BRIEF 1: Please quote word for word from the thread on to_dict versus __dict__, starting with "I want to implement" and going on through "example below. )".
BRIEF 2: In the thread on to_dict versus __dict__, how much slower than __dict__ does the asker find their to_dict function to be?

--- BEGIN PAGE EXCERPT ---

2

I want to implement a to_dict function that behaves similarly to the built-in __dict__ attribute but allows me to have custom logic. (It is used for construct a pandas DataFrame. See the example below. )

However I find out that my to_dict function is ~25% slower than __dict__ even when they do exactly the same thing. How can I improve my code?

class Foo:
    def __init__(self, a,b,c,d):
        self.a = a
        self.b = b
        self.c = c
        self.d = d

    def to_dict(self):
        return {
            'a':self.a,
            'b':self.b,
            'c':self.c,
            'd':self.d,
        }

list_test = [Foo(i,i,i,i)for i in range(100000)]

%%timeit
pd.DataFrame(t.to_dict() for t in list_test)
# Output: 199 ms ± 4.6 ms per loop (mean ± std. dev. of 7 runs, 1 loop each)

%%timeit
pd.DataFrame(t.__dict__ for t in list_test)
# Output: 156 ms ± 948 µs per loop (mean ± std. dev. of 7 runs, 10 loops each)

A digress to this question but related to my final goal: what is the most efficient way to construct a pandas DataFrame from a list of custom objects? My current approach is taken from https://stackoverflow.com/a/54975755/1087924

Green Cloak Guy
  • 23,793
  • 4
  • 33
  • 53
GoCurry
  • 899
  • 11
  • 31
  • 5
    They do not do exactly the same thing. `to_dict` creates a new object every time, whereas `t.__dict__` already exists. – wim May 16 '19 at 17:51
  • 1
    Generate a `dict` object on the creation of an instance of `Foo`, and just update it when the values are updated. Then on `to_dict`, you return the object instead of generating it at every call. Should be faster. – Mikael May 16 '19 at 17:55
  • 1
    Note, `__dict__` is *not a function*, it is simply an attribute that contains the *namespace* of that object. – juanpa.arrivillaga May 16 '19 at 18:00

1 Answers1

3

__dict__ does not “convert” an object to a dict (unlike __int__, __str__, etc), it's where the object's (writable) attributes are stored.

I think your implementation is reasonably efficient. Consider this simplified example:

import dis

class Foo:
    def __init__(self, a):
        self.a = a
    def to_dict(self):
        return {'a': self.a}

foo = Foo(1)

dis.dis(foo.to_dict)
dis.dis('foo.__dict__')

We can see that Python looks up the attributes and creates a new dict every time (plus you'd need to make a call to .to_dict, not shown here):

  7           0 LOAD_CONST               1 ('a')
              2 LOAD_FAST                0 (self)
              4 LOAD_ATTR                0 (a)
              6 BUILD_MAP                1
              8 RETURN_VALUE

while accessing an existing attribute is much simpler:

  1           0 LOAD_NAME                0 (foo)
              2 LOAD_ATTR                1 (__dict__)

--- END PAGE EXCERPT ---
--- BEGIN SUPPLIED MATERIAL ---

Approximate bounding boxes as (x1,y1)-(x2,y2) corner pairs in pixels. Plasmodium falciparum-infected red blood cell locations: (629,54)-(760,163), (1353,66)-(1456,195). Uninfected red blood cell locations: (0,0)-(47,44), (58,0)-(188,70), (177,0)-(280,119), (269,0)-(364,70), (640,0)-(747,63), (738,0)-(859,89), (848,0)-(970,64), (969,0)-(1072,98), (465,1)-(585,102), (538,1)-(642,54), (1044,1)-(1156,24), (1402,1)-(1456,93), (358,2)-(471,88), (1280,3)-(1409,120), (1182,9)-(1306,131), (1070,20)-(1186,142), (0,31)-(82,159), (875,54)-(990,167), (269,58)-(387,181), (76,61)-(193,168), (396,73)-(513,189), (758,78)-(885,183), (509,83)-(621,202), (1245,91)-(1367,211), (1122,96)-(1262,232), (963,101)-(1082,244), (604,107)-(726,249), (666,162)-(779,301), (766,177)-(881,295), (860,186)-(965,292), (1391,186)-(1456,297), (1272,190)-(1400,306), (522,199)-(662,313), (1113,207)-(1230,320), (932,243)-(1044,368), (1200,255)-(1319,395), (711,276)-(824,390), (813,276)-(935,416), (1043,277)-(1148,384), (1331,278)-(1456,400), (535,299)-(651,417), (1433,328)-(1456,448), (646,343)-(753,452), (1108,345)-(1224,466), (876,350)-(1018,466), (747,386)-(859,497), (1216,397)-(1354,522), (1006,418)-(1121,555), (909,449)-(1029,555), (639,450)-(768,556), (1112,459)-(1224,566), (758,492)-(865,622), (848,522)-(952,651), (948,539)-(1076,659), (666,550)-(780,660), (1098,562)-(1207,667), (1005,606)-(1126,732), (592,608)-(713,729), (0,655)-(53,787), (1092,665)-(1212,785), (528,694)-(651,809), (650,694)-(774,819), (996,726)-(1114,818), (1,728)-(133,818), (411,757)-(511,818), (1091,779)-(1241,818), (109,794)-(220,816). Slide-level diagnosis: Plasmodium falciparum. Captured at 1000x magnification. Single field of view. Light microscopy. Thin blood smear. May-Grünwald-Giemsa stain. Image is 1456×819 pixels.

--- END SUPPLIED MATERIAL ---
--- BEGIN SUPPLIED MATERIAL ---

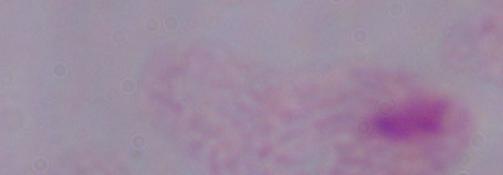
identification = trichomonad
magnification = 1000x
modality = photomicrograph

--- END SUPPLIED MATERIAL ---

FULL OUTPUT 1:
I want to implement a to_dict function that behaves similarly to the built-in __dict__ attribute but allows me to have custom logic. (It is used for construct a pandas DataFrame. See the example below. )

FULL OUTPUT 2: About 25% slower.